### Provided records

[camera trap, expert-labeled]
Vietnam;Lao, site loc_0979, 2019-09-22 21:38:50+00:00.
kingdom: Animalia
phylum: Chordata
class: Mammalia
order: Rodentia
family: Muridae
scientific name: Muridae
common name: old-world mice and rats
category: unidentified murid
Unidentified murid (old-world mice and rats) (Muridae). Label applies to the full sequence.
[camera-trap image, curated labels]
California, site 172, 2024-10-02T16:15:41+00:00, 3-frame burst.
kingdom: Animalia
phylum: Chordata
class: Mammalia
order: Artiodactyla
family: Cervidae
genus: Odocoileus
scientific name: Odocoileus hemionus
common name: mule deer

######

Having read the entries above, repeat them exactly.

• Task output:
[camera trap, expert-labeled]
Vietnam;Lao, site loc_0979, 2019-09-22 21:38:50+00:00.
kingdom: Animalia
phylum: Chordata
class: Mammalia
order: Rodentia
family: Muridae
scientific name: Muridae
common name: old-world mice and rats
category: unidentified murid
Unidentified murid (old-world mice and rats) (Muridae). Label applies to the full sequence.
[camera-trap image, curated labels]
California, site 172, 2024-10-02T16:15:41+00:00, 3-frame burst.
kingdom: Animalia
phylum: Chordata
class: Mammalia
order: Artiodactyla
family: Cervidae
genus: Odocoileus
scientific name: Odocoileus hemionus
common name: mule deer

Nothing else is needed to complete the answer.